Ella le esperaba, descalza, con su vestido marfil y el cabello suelto. Él le había pedido que esperara en la entrada, como una hermosa novia que se prepara para avanzar por la nave de la iglesia. Ella estaba lista.
* * *
Esa noche, Roland Beaufrettot estaba furioso. Roía la boquilla de la pipa, escupiendo un jugo amarillo y echando pestes contra esta sociedad de mierda, que ya no sabe contener su mierda, y deja que cada uno se ocupe de la mierda que le toca.
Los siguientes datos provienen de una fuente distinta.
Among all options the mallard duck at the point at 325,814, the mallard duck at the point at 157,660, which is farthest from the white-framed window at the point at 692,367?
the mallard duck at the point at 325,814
Le habían avisado de una banda de raperos que buscaban un campo para hacer una «refparti». ¡Ya les daría él algo para repartir! Van a dejarme el campo perdido, esos drogadictos de mierda. También le habían dicho que iban buscando sitios por la noche. Pues bien, ¡no iban a quedar decepcionados, esos degenerados! Van a encontrarse en un abrir y cerrar de ojos en el punto de mira de mi escopeta y, sin que se den cuenta, les voy a lanzar una andanada de perdigones a los bajos del pantalón, y esos niñatos van a salir corriendo con los calzones cagados de miedo.
Estos campos, estos bosques, estos claros se los conocía de memoria. Sabía por dónde pasaban los ladrones de muguete, los ladrones de setas, los ladrones de castañas, los ladrones de conejos, los ladrones de aquello que era su jornada y le daba de comer. ¡No iba a dejar además que un montón de niñatos de mierda drogados, destrozaran sus tierras!
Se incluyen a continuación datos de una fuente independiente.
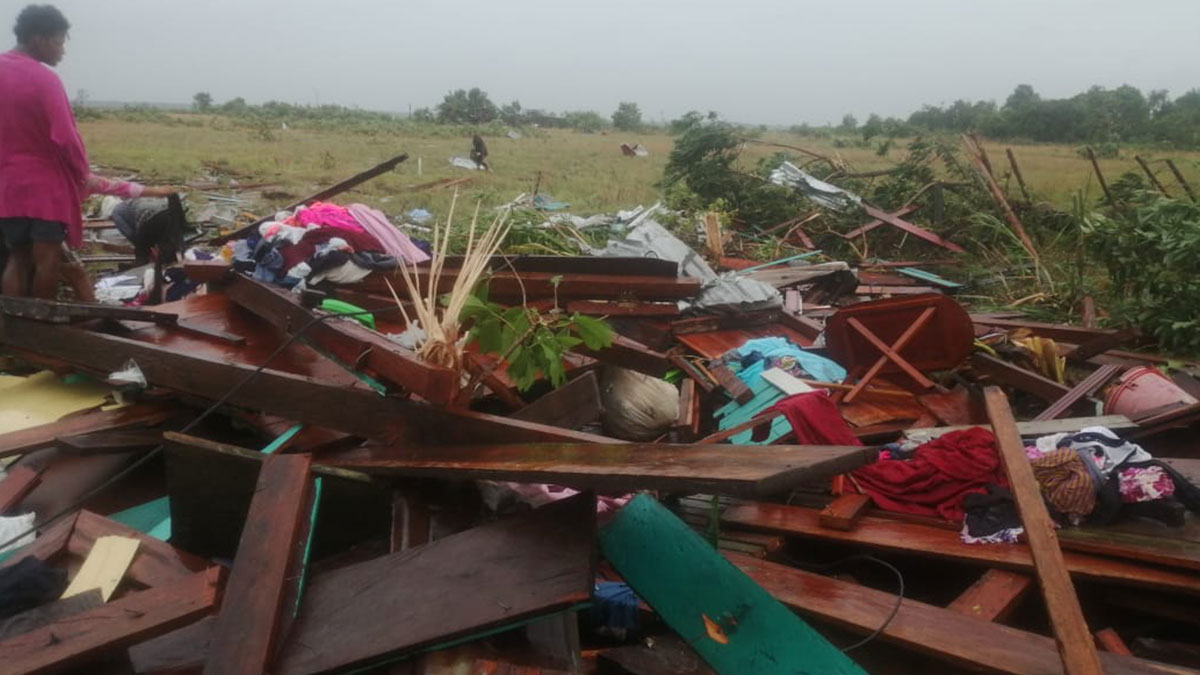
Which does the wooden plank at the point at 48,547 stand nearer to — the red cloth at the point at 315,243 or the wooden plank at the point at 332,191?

Así que avanzaba prudentemente por la maleza que bordeaba su campo. Qué hermoso, su campo; hermoso y bien cuidado. ¡Había que conocerlo para encontrarlo! Se pasaba el año mimándolo, quitando las piedras una por una, lo rastrillaba, lo araba, le daba de comer abono…
Estaba, pues, bien al abrigo, esperando a los «raperos» como dicen en la tele, cuando oyó el ruido de un coche, después de otro y vio pasar los dos automóviles frente a él. Anda, por fin voy a ver qué pinta tienen esos raperos. Sólo un vistazo antes de volarles los cojones, ¡suponiendo que tengan!
El primer coche se detuvo y aparcó casi bajo sus narices. Se echó hacia atrás para que no le vieran. Era finales de agosto, la noche era clara, la luna llena, bien redonda, una luna de ensueño que parecía una farola de ciudad. Le gustaba todo de su campo, incluso la luna que lo iluminaba. El segundo coche aparcó frente al primero, el capó de uno a una decena de metros del capó del otro.